Improvement is based on two pillars:
  1. Add Positives
  2. Remove negatives
Adding positives is improving board vision and tactical ability, learning the tabiyas of your main openings, improving chess ability and knowledge, gaining experience through the play of lots of slow chess games.

Removing negatives is getting rid of bad habits and weaknesses. It is paramount to analyse your own games to identify these weaknesses.

The process is best though of as a feedback loop. While working on the two pillars, analyse further games to see if there is improvement. This is the step where the help of an instructor is useful. While at lower levels vasts improvements are possible just through the study of tactics, at higher levels the comments of a better player to remove subtle misconceptions is increasingly important.

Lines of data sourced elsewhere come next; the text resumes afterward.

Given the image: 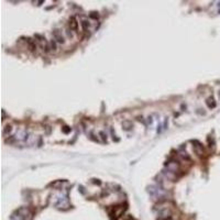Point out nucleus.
<instances>
[{"label":"nucleus","mask_w":220,"mask_h":220,"mask_svg":"<svg viewBox=\"0 0 220 220\" xmlns=\"http://www.w3.org/2000/svg\"><path fill=\"white\" fill-rule=\"evenodd\" d=\"M69 26H70V28H73V29H76L77 28V22H76V20H75V18H72V19H70Z\"/></svg>","instance_id":"obj_1"}]
</instances>
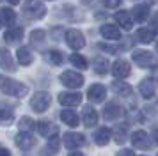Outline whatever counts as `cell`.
I'll return each instance as SVG.
<instances>
[{
	"mask_svg": "<svg viewBox=\"0 0 158 156\" xmlns=\"http://www.w3.org/2000/svg\"><path fill=\"white\" fill-rule=\"evenodd\" d=\"M0 91L7 96H16V98H23L27 92H29V87L27 85L16 82L13 78H7V76H2L0 75Z\"/></svg>",
	"mask_w": 158,
	"mask_h": 156,
	"instance_id": "obj_1",
	"label": "cell"
},
{
	"mask_svg": "<svg viewBox=\"0 0 158 156\" xmlns=\"http://www.w3.org/2000/svg\"><path fill=\"white\" fill-rule=\"evenodd\" d=\"M23 14L30 20H39L46 14V7L41 0H25L23 4Z\"/></svg>",
	"mask_w": 158,
	"mask_h": 156,
	"instance_id": "obj_2",
	"label": "cell"
},
{
	"mask_svg": "<svg viewBox=\"0 0 158 156\" xmlns=\"http://www.w3.org/2000/svg\"><path fill=\"white\" fill-rule=\"evenodd\" d=\"M131 59H133V62L139 64L140 68H144V69H151V68H156L158 66V59L151 51H146V50H137V51H133V55H131Z\"/></svg>",
	"mask_w": 158,
	"mask_h": 156,
	"instance_id": "obj_3",
	"label": "cell"
},
{
	"mask_svg": "<svg viewBox=\"0 0 158 156\" xmlns=\"http://www.w3.org/2000/svg\"><path fill=\"white\" fill-rule=\"evenodd\" d=\"M52 103V96L48 94V92H36L32 98H30V108L34 110V112L41 113L44 112V110H48V106H50Z\"/></svg>",
	"mask_w": 158,
	"mask_h": 156,
	"instance_id": "obj_4",
	"label": "cell"
},
{
	"mask_svg": "<svg viewBox=\"0 0 158 156\" xmlns=\"http://www.w3.org/2000/svg\"><path fill=\"white\" fill-rule=\"evenodd\" d=\"M59 80H60L62 85L69 87V89H78V87L84 85V76L80 73H77V71H64Z\"/></svg>",
	"mask_w": 158,
	"mask_h": 156,
	"instance_id": "obj_5",
	"label": "cell"
},
{
	"mask_svg": "<svg viewBox=\"0 0 158 156\" xmlns=\"http://www.w3.org/2000/svg\"><path fill=\"white\" fill-rule=\"evenodd\" d=\"M131 144H133L135 149H140V151H148V149H151V146H153L149 135L146 133L144 129H137V131L131 133Z\"/></svg>",
	"mask_w": 158,
	"mask_h": 156,
	"instance_id": "obj_6",
	"label": "cell"
},
{
	"mask_svg": "<svg viewBox=\"0 0 158 156\" xmlns=\"http://www.w3.org/2000/svg\"><path fill=\"white\" fill-rule=\"evenodd\" d=\"M66 41H68V46L73 50H80L85 46V37L77 28H71V30L66 32Z\"/></svg>",
	"mask_w": 158,
	"mask_h": 156,
	"instance_id": "obj_7",
	"label": "cell"
},
{
	"mask_svg": "<svg viewBox=\"0 0 158 156\" xmlns=\"http://www.w3.org/2000/svg\"><path fill=\"white\" fill-rule=\"evenodd\" d=\"M85 137L82 133H75V131H68L64 133V146L68 149H77V147H82L85 146Z\"/></svg>",
	"mask_w": 158,
	"mask_h": 156,
	"instance_id": "obj_8",
	"label": "cell"
},
{
	"mask_svg": "<svg viewBox=\"0 0 158 156\" xmlns=\"http://www.w3.org/2000/svg\"><path fill=\"white\" fill-rule=\"evenodd\" d=\"M59 103L64 106H77L82 103V94L80 92H60Z\"/></svg>",
	"mask_w": 158,
	"mask_h": 156,
	"instance_id": "obj_9",
	"label": "cell"
},
{
	"mask_svg": "<svg viewBox=\"0 0 158 156\" xmlns=\"http://www.w3.org/2000/svg\"><path fill=\"white\" fill-rule=\"evenodd\" d=\"M87 98L91 99L93 103H101L103 99L107 98V89L100 84H94L89 87V91H87Z\"/></svg>",
	"mask_w": 158,
	"mask_h": 156,
	"instance_id": "obj_10",
	"label": "cell"
},
{
	"mask_svg": "<svg viewBox=\"0 0 158 156\" xmlns=\"http://www.w3.org/2000/svg\"><path fill=\"white\" fill-rule=\"evenodd\" d=\"M139 91L142 94V98L151 99L155 96V91H156V82L153 78H144L142 82L139 84Z\"/></svg>",
	"mask_w": 158,
	"mask_h": 156,
	"instance_id": "obj_11",
	"label": "cell"
},
{
	"mask_svg": "<svg viewBox=\"0 0 158 156\" xmlns=\"http://www.w3.org/2000/svg\"><path fill=\"white\" fill-rule=\"evenodd\" d=\"M121 115H123V108H121V105H117L115 101L107 103L105 108H103V117L107 121H115V119H119Z\"/></svg>",
	"mask_w": 158,
	"mask_h": 156,
	"instance_id": "obj_12",
	"label": "cell"
},
{
	"mask_svg": "<svg viewBox=\"0 0 158 156\" xmlns=\"http://www.w3.org/2000/svg\"><path fill=\"white\" fill-rule=\"evenodd\" d=\"M15 142H16V146L20 149H23V151H27V149L36 146V138L30 133H23V131H20V133L15 137Z\"/></svg>",
	"mask_w": 158,
	"mask_h": 156,
	"instance_id": "obj_13",
	"label": "cell"
},
{
	"mask_svg": "<svg viewBox=\"0 0 158 156\" xmlns=\"http://www.w3.org/2000/svg\"><path fill=\"white\" fill-rule=\"evenodd\" d=\"M112 75H114L115 78H126L130 75V64L126 62V60H123V59L115 60V62L112 64Z\"/></svg>",
	"mask_w": 158,
	"mask_h": 156,
	"instance_id": "obj_14",
	"label": "cell"
},
{
	"mask_svg": "<svg viewBox=\"0 0 158 156\" xmlns=\"http://www.w3.org/2000/svg\"><path fill=\"white\" fill-rule=\"evenodd\" d=\"M0 66H2V69L6 71H15V60H13V55H11V51L6 48L0 50Z\"/></svg>",
	"mask_w": 158,
	"mask_h": 156,
	"instance_id": "obj_15",
	"label": "cell"
},
{
	"mask_svg": "<svg viewBox=\"0 0 158 156\" xmlns=\"http://www.w3.org/2000/svg\"><path fill=\"white\" fill-rule=\"evenodd\" d=\"M101 35L108 39V41H117V39H121V32H119V28L115 27V25H103L100 28Z\"/></svg>",
	"mask_w": 158,
	"mask_h": 156,
	"instance_id": "obj_16",
	"label": "cell"
},
{
	"mask_svg": "<svg viewBox=\"0 0 158 156\" xmlns=\"http://www.w3.org/2000/svg\"><path fill=\"white\" fill-rule=\"evenodd\" d=\"M93 138L98 146H107L108 142H110V138H112V131H110L108 128H100V129L94 131Z\"/></svg>",
	"mask_w": 158,
	"mask_h": 156,
	"instance_id": "obj_17",
	"label": "cell"
},
{
	"mask_svg": "<svg viewBox=\"0 0 158 156\" xmlns=\"http://www.w3.org/2000/svg\"><path fill=\"white\" fill-rule=\"evenodd\" d=\"M82 119H84V124L87 128H93L98 122V112L94 110L93 106H85L84 112H82Z\"/></svg>",
	"mask_w": 158,
	"mask_h": 156,
	"instance_id": "obj_18",
	"label": "cell"
},
{
	"mask_svg": "<svg viewBox=\"0 0 158 156\" xmlns=\"http://www.w3.org/2000/svg\"><path fill=\"white\" fill-rule=\"evenodd\" d=\"M131 20L139 21V23H142V21L148 20V16H149V7L148 6H135L131 9Z\"/></svg>",
	"mask_w": 158,
	"mask_h": 156,
	"instance_id": "obj_19",
	"label": "cell"
},
{
	"mask_svg": "<svg viewBox=\"0 0 158 156\" xmlns=\"http://www.w3.org/2000/svg\"><path fill=\"white\" fill-rule=\"evenodd\" d=\"M115 21H117V25H121L126 30H130L133 27V20H131V14L128 11H117L115 13Z\"/></svg>",
	"mask_w": 158,
	"mask_h": 156,
	"instance_id": "obj_20",
	"label": "cell"
},
{
	"mask_svg": "<svg viewBox=\"0 0 158 156\" xmlns=\"http://www.w3.org/2000/svg\"><path fill=\"white\" fill-rule=\"evenodd\" d=\"M60 121H62L64 124H68V126L77 128L80 119H78V115L73 112V110H62V112H60Z\"/></svg>",
	"mask_w": 158,
	"mask_h": 156,
	"instance_id": "obj_21",
	"label": "cell"
},
{
	"mask_svg": "<svg viewBox=\"0 0 158 156\" xmlns=\"http://www.w3.org/2000/svg\"><path fill=\"white\" fill-rule=\"evenodd\" d=\"M16 20V13L9 7H2L0 9V23L2 25H13Z\"/></svg>",
	"mask_w": 158,
	"mask_h": 156,
	"instance_id": "obj_22",
	"label": "cell"
},
{
	"mask_svg": "<svg viewBox=\"0 0 158 156\" xmlns=\"http://www.w3.org/2000/svg\"><path fill=\"white\" fill-rule=\"evenodd\" d=\"M15 119V113H13V108L4 103H0V124H9Z\"/></svg>",
	"mask_w": 158,
	"mask_h": 156,
	"instance_id": "obj_23",
	"label": "cell"
},
{
	"mask_svg": "<svg viewBox=\"0 0 158 156\" xmlns=\"http://www.w3.org/2000/svg\"><path fill=\"white\" fill-rule=\"evenodd\" d=\"M23 37V28L22 27H13L9 28L7 32L4 34V39L7 43H16V41H22Z\"/></svg>",
	"mask_w": 158,
	"mask_h": 156,
	"instance_id": "obj_24",
	"label": "cell"
},
{
	"mask_svg": "<svg viewBox=\"0 0 158 156\" xmlns=\"http://www.w3.org/2000/svg\"><path fill=\"white\" fill-rule=\"evenodd\" d=\"M16 59H18V62L22 64V66H29V64L34 60V57H32V53H30V50L25 48V46L16 51Z\"/></svg>",
	"mask_w": 158,
	"mask_h": 156,
	"instance_id": "obj_25",
	"label": "cell"
},
{
	"mask_svg": "<svg viewBox=\"0 0 158 156\" xmlns=\"http://www.w3.org/2000/svg\"><path fill=\"white\" fill-rule=\"evenodd\" d=\"M135 37H137L139 43H146V44H148V43H151L153 39H155V32H153L151 28H139Z\"/></svg>",
	"mask_w": 158,
	"mask_h": 156,
	"instance_id": "obj_26",
	"label": "cell"
},
{
	"mask_svg": "<svg viewBox=\"0 0 158 156\" xmlns=\"http://www.w3.org/2000/svg\"><path fill=\"white\" fill-rule=\"evenodd\" d=\"M112 89L115 91L117 96H123V98L131 96V87H130L128 84H124V82H114V84H112Z\"/></svg>",
	"mask_w": 158,
	"mask_h": 156,
	"instance_id": "obj_27",
	"label": "cell"
},
{
	"mask_svg": "<svg viewBox=\"0 0 158 156\" xmlns=\"http://www.w3.org/2000/svg\"><path fill=\"white\" fill-rule=\"evenodd\" d=\"M44 41H46V34H44L43 30H32V32H30V43H32L34 46L43 48Z\"/></svg>",
	"mask_w": 158,
	"mask_h": 156,
	"instance_id": "obj_28",
	"label": "cell"
},
{
	"mask_svg": "<svg viewBox=\"0 0 158 156\" xmlns=\"http://www.w3.org/2000/svg\"><path fill=\"white\" fill-rule=\"evenodd\" d=\"M93 66H94V71H96L98 75H105L108 71V60L105 57H94Z\"/></svg>",
	"mask_w": 158,
	"mask_h": 156,
	"instance_id": "obj_29",
	"label": "cell"
},
{
	"mask_svg": "<svg viewBox=\"0 0 158 156\" xmlns=\"http://www.w3.org/2000/svg\"><path fill=\"white\" fill-rule=\"evenodd\" d=\"M36 126H37L39 135H43V137H48L50 133H55V131H57V128L53 126L52 122H48V121H39Z\"/></svg>",
	"mask_w": 158,
	"mask_h": 156,
	"instance_id": "obj_30",
	"label": "cell"
},
{
	"mask_svg": "<svg viewBox=\"0 0 158 156\" xmlns=\"http://www.w3.org/2000/svg\"><path fill=\"white\" fill-rule=\"evenodd\" d=\"M44 57H46V60H48L50 64H53V66H59V64L62 62V55L59 53L57 50H50V51H46Z\"/></svg>",
	"mask_w": 158,
	"mask_h": 156,
	"instance_id": "obj_31",
	"label": "cell"
},
{
	"mask_svg": "<svg viewBox=\"0 0 158 156\" xmlns=\"http://www.w3.org/2000/svg\"><path fill=\"white\" fill-rule=\"evenodd\" d=\"M34 126H36V124H34V121L30 119V117H22V119H20V124H18V128L22 129L23 133H30V131L34 129Z\"/></svg>",
	"mask_w": 158,
	"mask_h": 156,
	"instance_id": "obj_32",
	"label": "cell"
},
{
	"mask_svg": "<svg viewBox=\"0 0 158 156\" xmlns=\"http://www.w3.org/2000/svg\"><path fill=\"white\" fill-rule=\"evenodd\" d=\"M46 151H48V154H55V153L59 151V137L57 135H52L50 138H48Z\"/></svg>",
	"mask_w": 158,
	"mask_h": 156,
	"instance_id": "obj_33",
	"label": "cell"
},
{
	"mask_svg": "<svg viewBox=\"0 0 158 156\" xmlns=\"http://www.w3.org/2000/svg\"><path fill=\"white\" fill-rule=\"evenodd\" d=\"M114 137H115V142L117 144H124V140H126V126L124 124H119L114 129Z\"/></svg>",
	"mask_w": 158,
	"mask_h": 156,
	"instance_id": "obj_34",
	"label": "cell"
},
{
	"mask_svg": "<svg viewBox=\"0 0 158 156\" xmlns=\"http://www.w3.org/2000/svg\"><path fill=\"white\" fill-rule=\"evenodd\" d=\"M71 64L75 68H80V69H87V60L80 53H71Z\"/></svg>",
	"mask_w": 158,
	"mask_h": 156,
	"instance_id": "obj_35",
	"label": "cell"
},
{
	"mask_svg": "<svg viewBox=\"0 0 158 156\" xmlns=\"http://www.w3.org/2000/svg\"><path fill=\"white\" fill-rule=\"evenodd\" d=\"M123 0H101V4L105 7H108V9H115L117 6H121Z\"/></svg>",
	"mask_w": 158,
	"mask_h": 156,
	"instance_id": "obj_36",
	"label": "cell"
},
{
	"mask_svg": "<svg viewBox=\"0 0 158 156\" xmlns=\"http://www.w3.org/2000/svg\"><path fill=\"white\" fill-rule=\"evenodd\" d=\"M151 30L153 32H158V13L151 18Z\"/></svg>",
	"mask_w": 158,
	"mask_h": 156,
	"instance_id": "obj_37",
	"label": "cell"
},
{
	"mask_svg": "<svg viewBox=\"0 0 158 156\" xmlns=\"http://www.w3.org/2000/svg\"><path fill=\"white\" fill-rule=\"evenodd\" d=\"M117 156H135V154H133V151H130V149H123V151L117 153Z\"/></svg>",
	"mask_w": 158,
	"mask_h": 156,
	"instance_id": "obj_38",
	"label": "cell"
},
{
	"mask_svg": "<svg viewBox=\"0 0 158 156\" xmlns=\"http://www.w3.org/2000/svg\"><path fill=\"white\" fill-rule=\"evenodd\" d=\"M0 156H11L9 149H7V147H2V146H0Z\"/></svg>",
	"mask_w": 158,
	"mask_h": 156,
	"instance_id": "obj_39",
	"label": "cell"
},
{
	"mask_svg": "<svg viewBox=\"0 0 158 156\" xmlns=\"http://www.w3.org/2000/svg\"><path fill=\"white\" fill-rule=\"evenodd\" d=\"M153 138H155L156 144H158V128H153Z\"/></svg>",
	"mask_w": 158,
	"mask_h": 156,
	"instance_id": "obj_40",
	"label": "cell"
},
{
	"mask_svg": "<svg viewBox=\"0 0 158 156\" xmlns=\"http://www.w3.org/2000/svg\"><path fill=\"white\" fill-rule=\"evenodd\" d=\"M9 4H13V6H16V4H20V0H7Z\"/></svg>",
	"mask_w": 158,
	"mask_h": 156,
	"instance_id": "obj_41",
	"label": "cell"
},
{
	"mask_svg": "<svg viewBox=\"0 0 158 156\" xmlns=\"http://www.w3.org/2000/svg\"><path fill=\"white\" fill-rule=\"evenodd\" d=\"M68 156H84V154H82V153H69Z\"/></svg>",
	"mask_w": 158,
	"mask_h": 156,
	"instance_id": "obj_42",
	"label": "cell"
},
{
	"mask_svg": "<svg viewBox=\"0 0 158 156\" xmlns=\"http://www.w3.org/2000/svg\"><path fill=\"white\" fill-rule=\"evenodd\" d=\"M156 51H158V43H156Z\"/></svg>",
	"mask_w": 158,
	"mask_h": 156,
	"instance_id": "obj_43",
	"label": "cell"
}]
</instances>
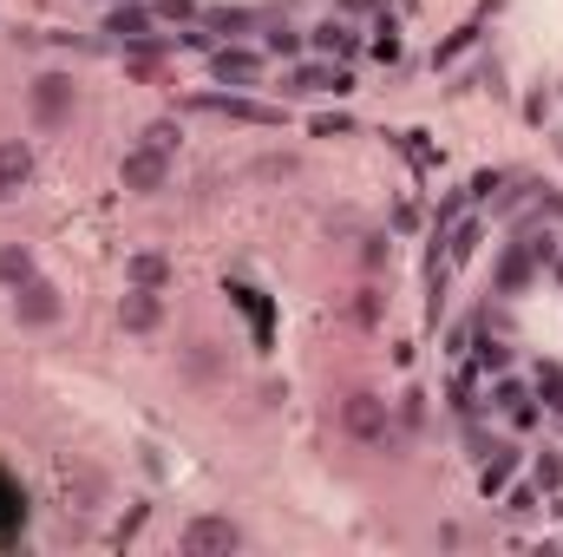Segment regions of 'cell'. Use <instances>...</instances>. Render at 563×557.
<instances>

The big five one must reasonably understand and master is :

  1. Practice a lot of slow chess. It is important to play higher rated players that will punish you for your mistakes rather than weak players that will reinforce bad habits.
  2. Safety and tactics. One must work on a set of tactical exercises up to the point where they are solved almost instantly. Being able to 'figure them out' is not good enough - it will be too difficult to find in a slow game. Just like one does not compute six time seven, memorisation of simple tactical patterns is a massive boost.
  3. Piece activity. Getting out of the opening with a fully functional army.
  4. Though process. More on this later. This is why slow chess is important. If you play only blitz games your though process cannot improve, nor can your position evaluation.
  5. Time management. It is very important to budget and use all the time available. Opening and non-critical moves should be played relatively fast. Just one bad move can lose the game regardless of how well one played up to there. Consistency is the most important aspect. 
  6. Understanding of general chess principles (importance of the center, activity, king safety, etc)
(I know it goes to six, practice is step zero)

For the though process, it is
  1. What are all the things that my opponent's move does? Is it safe? What are the threats? When analysing possible opponent's replys, one must assume the best possible answer from the opponent, however on the contrary when analysing his move one must consider that it might be a mistake.
  2. What are the positive things I want to do? Stop tactics, make a plan.
  3. What are the moves that might accomplish my goal? initial candidate moves. Do not stop once you see a decent move, try to look for a better one.
  4. Check these initial candidates for safety. Are there checks captures or threats that can defeat the move? Eliminating these is the difference between real chess and hope chess. 
  5. Of the final candidates, which one leads to the best position?

If you don't know what to do at all, try to improve the activity of your worst piece or reduce the activity of the opponent's pieces.